At first the motion made Black Bruin very uneasy, and he walked to and fro continually; but finally this was succeeded by his being car-sick, and he was soon glad to lie down and keep very still for the rest of the journey.
This was his first night upon a freight train, but it was not his last, for ahead of him was a strange and turbulent existence. He was going to the great city to join the circus, to be a part of that astonishing procession which annually parades the streets of our large cities, and which draws crowds, such as does no other entertainment.
Toward morning, after having made several stops, the car in which Black Bruin was a passenger was side-tracked, and a large, gilded wagon, known to the small boy as a circus-van, was backed up to it. Then the crate was placed against the cage on the van, and both doors were opened.
The new prison looked much more fragile than that in which Black Bruin was. The bars were very small and might be easily broken. It was lighter, too, than his present abode, so after a little poking and punching, the captive went into the other prison, and a moment later, when he turned about to look for the doorway by which he had entered, it was closed and the wooden crate was being taken away. Man had again outwitted him, but the manner in which he was now confined seemed very insecure to Black Bruin. He would soon either find a way out, or else make one.
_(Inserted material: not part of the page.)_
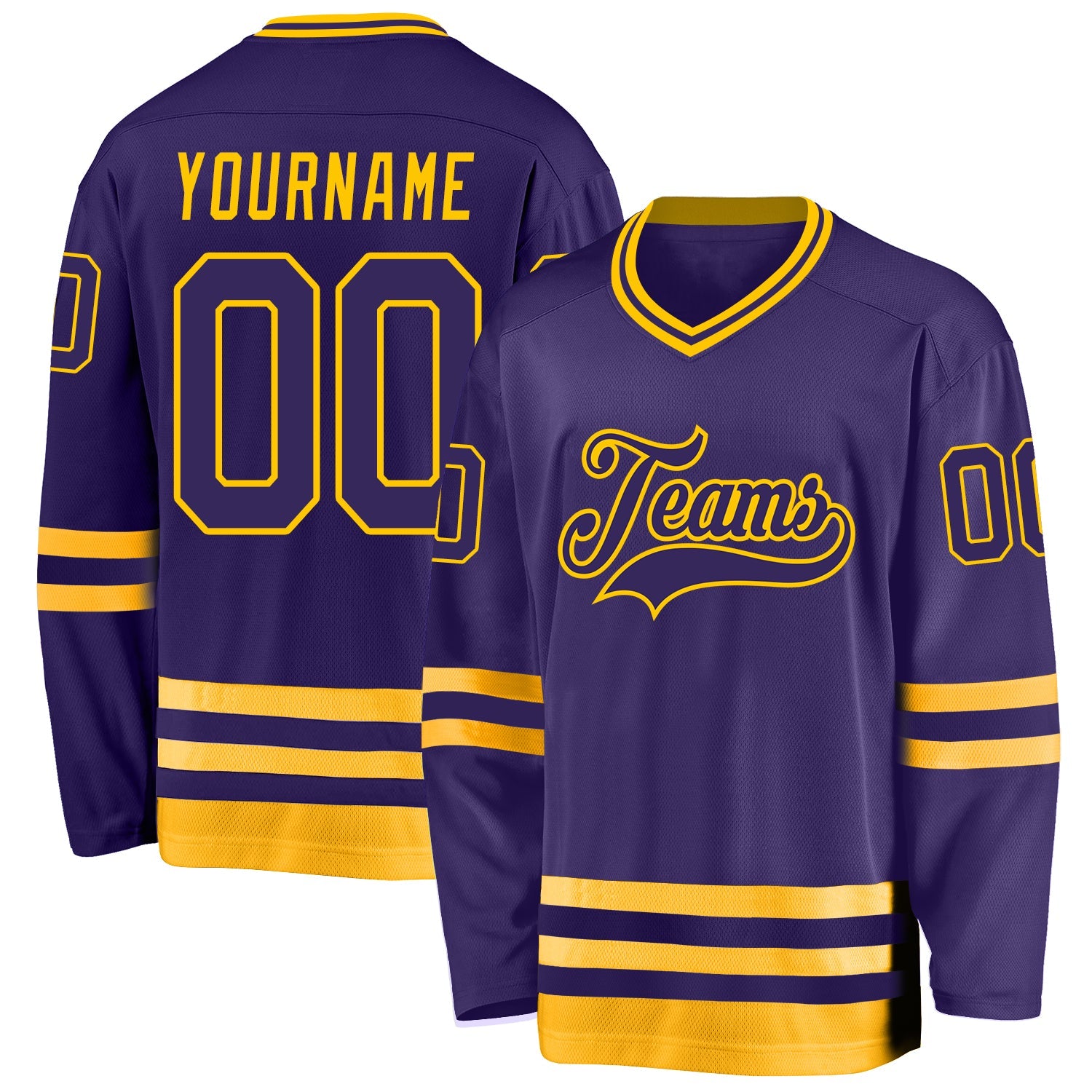 Custom Purple Purple-Gold Hockey Jersey - Main View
With this in view, he went about the cage several times, sniffing and poking his nose between the bars. He put his powerful arms between two of the bars and strained upon them with all his enormous strength, but they did not seem to give at all. Then he sought to grind one to splinters between his teeth, but instead he broke a tooth, and the effort made him see stars.
What new and amazing substance was this, which could not be bent or broken, or even bitten into? The more Black Bruin pushed at the iron bars of his cage, the fainter grew that spark of hope which is the mainspring of all life, until at last he ceased to hope altogether, and bowing to the inevitable, no longer sought to be free. Sullenly he glared at the gaping crowds that passed his cage daily, and the only thing to which he looked forward was his food. This he received each day at about noon.
What it all meant, he could not imagine. The great crowds, the blare of bands, the gala dress and the babel of voices all reminded him of the country fairs that he had often attended with Pedro, in the old dancing-bear days.
The long journeys by rail he soon got used to, so that he was no longer sick, but it was a weary existence. The snap and rattle of car-wheels was continually in his ears, and if it was not that, it was the rattle and the rumble of heavy wheels over paving-stones, the noise of the brazen-throated circus-band, or the high and insistent calliope. Noise, noise, noise everywhere.
When the animals were fed, there was the roaring of the lions, the snapping and snarling of wolves, jaguars, pumas, and the hideous laugh of the hyena; the chattering of the monkeys, and the piping and croaking of strange, tropical birds. And, more insistent than any of these, the bellowing of the sacred cattle from India, and the belling and bleating of strange deer, not to mention the cavernous trumpeting of elephants when their keepers prodded them into obedience.
There is but one law in the circus, and that is the law of fear. All the wild beasts are ruled by it alone. The tricks that the great cats do are clubbed into them, and the elephants' ears are often so torn by the trainer's iron that they hang in ribbons.